A California woman has won $10,000 from Microsoft after a sneaky Windows 10 update wrecked the computer she used to run her business. Now she’s urging everyone to follow suit and “fight back.”
Teri Goldstein – who manages a travel agency in Sausalito, just north of San Francisco – told The Register she landed the compensation by taking Microsoft to a small claims court.
Rather than pursue a regular lawsuit, she chose the smaller court because it was better suited to sorting out consumer complaints. Crucially, it meant Microsoft couldn’t send one of its top-gun lawyers – or any lawyer in fact: small claims courts are informal and attorneys are generally not allowed. Instead, Redmond-based Microsoft had to send a consumer complaints rep to argue its case.
That put her on an equal footing with the multibillion-dollar software giant, giving her a fair fight.
Goldstein told us “Microsoft needed to be held accountable for its negligence regarding the forced Windows 10 upgrade, which rendered many users’ computers useless.”
“Microsoft cannot just say ‘read our user agreement form, we hold no responsibility, you cannot sue us and go away.’ Just because they are a large corporation does not make them exempt from consumer business rules,” she said.
Goldstein told the Marin County Superior Court in San Rafael that in August last year, “Windows 10 forced its upgrade on my business computer without my knowledge or permission.”
This update caused the Windows 7 Home Premium PC to crash and, even when it booted back up, made it “mostly unusable.” Goldstein had no idea what the problem was – she hadn’t even heard of Windows 10 at this point – so complained to her cable provider, thinking it was a problem with her internet connection. After Comcast told her the problem was entirely at her end, she contacted Microsoft.
After hours and hours of support desk calls, her computer remained in a barely usable state: three technicians uninstalled and reinstalled the operating system software to no avail. It was a complete waste of time.

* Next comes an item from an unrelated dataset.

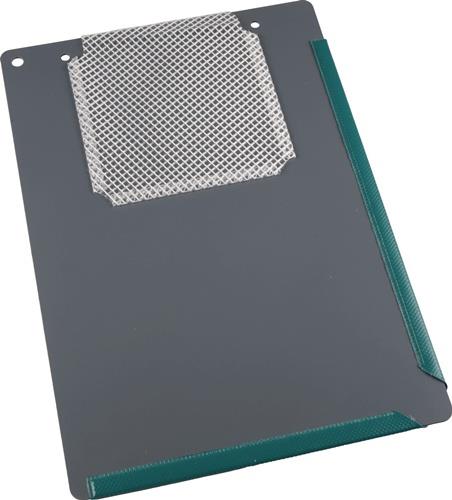 EICHNER Auftragstasche PVC m.Umbug-Verschweißung DIN A4 grün EICHNER EICHNER Auftragstasche PVC m.Umbug-Verschweißung DIN A4 grün EICHNER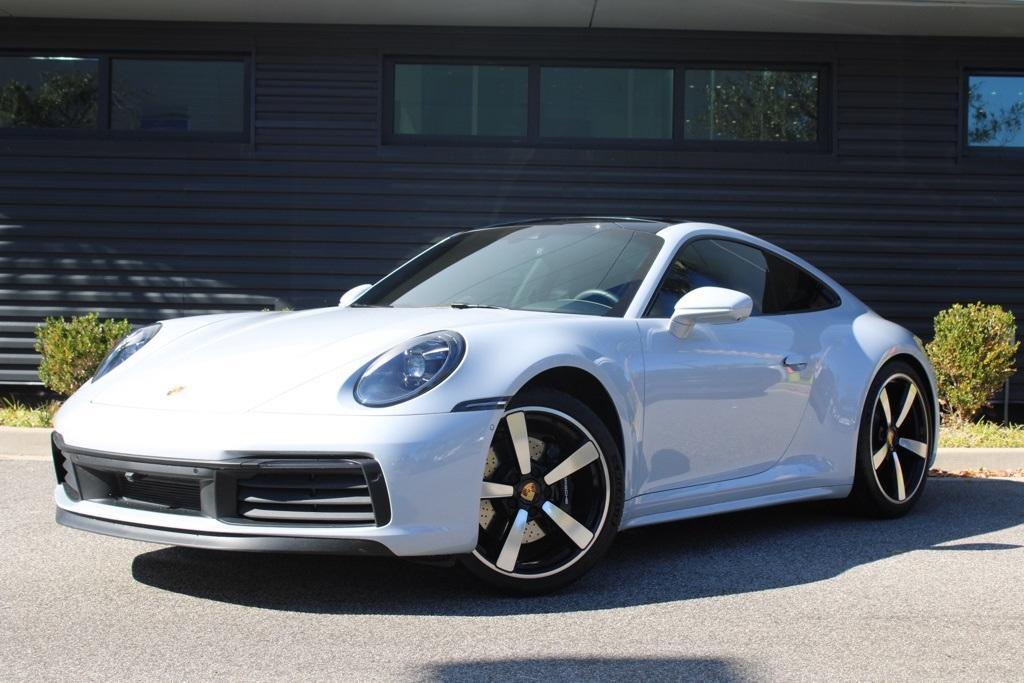 used 2024 Porsche 911 car, priced at $184,995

“It took every minute of the day on the phone with Microsoft,” she told The Register.
She told the court the Microsoft technicians’ “constant work remotely tied up days of [her] time all during the month of August, and [she] could not work. After an entire day, one technician even got [her] husband involved after he had worked a long day at this job, asking him for assistance.”
Goldstein believes her PC – unbeknownst to her – was enrolled in the Windows 10 beta program, meaning she was left with broken unfinished code that could not be uninstalled from her Windows 7 Home Premium system. In October, she gave up and bought a new laptop.
After further complaints, which Goldstein says were ignored, a Microsoft regional manager eventually offered her $150 in compensation.
“He was continually rude, unwilling to assist me and told me not to contact him,” Goldstein said.
“When I asked for his suggestions on what to do, his responses were ‘I cannot help you,’ ‘Do not call or contact me,’ and finally ‘Do not ever contact me again.’ It was made very clear that he just wanted me to go away and had no concern about my problem.”
In January this year, Goldstein went to the small claims court in her county to seek compensation for wages and lost business while her computer was borked.
“California is one of the strictest states in the US regarding consumer rights,” Goldstein told us. “There is a California Uniform Commercial Code which protects consumers. In section 1792 it clearly states that all products and services sold or distributed in California have an implied warranty to be fit for purpose.
“This code overrides any corporation’s user agreement form. Microsoft knew that its Windows 10 was not fit for purpose and allowed its release anyway. They used thousands of people like myself to learn how to troubleshoot the problems with no concern of consequences to the users. This is totally wrong.”
In a judgment handed down in March, Microsoft was ordered to pay $10,000 (£7,500) to Goldstein, and $90 towards her costs. Microsoft appealed the decision but dropped this action last month. A spokeswoman for the Windows maker told us it “dropped its appeal to avoid the expense of further litigation.”
Goldstein added: “My reason for taking them to small claims court was to collect monetary loss due me from this effect of their forced upgrade and also to hold them accountable for their wrongdoing. I urge every person who has a consumer issue to know their rights and fight back. Only then will large corporations begin to understand that they cannot just do what they want.”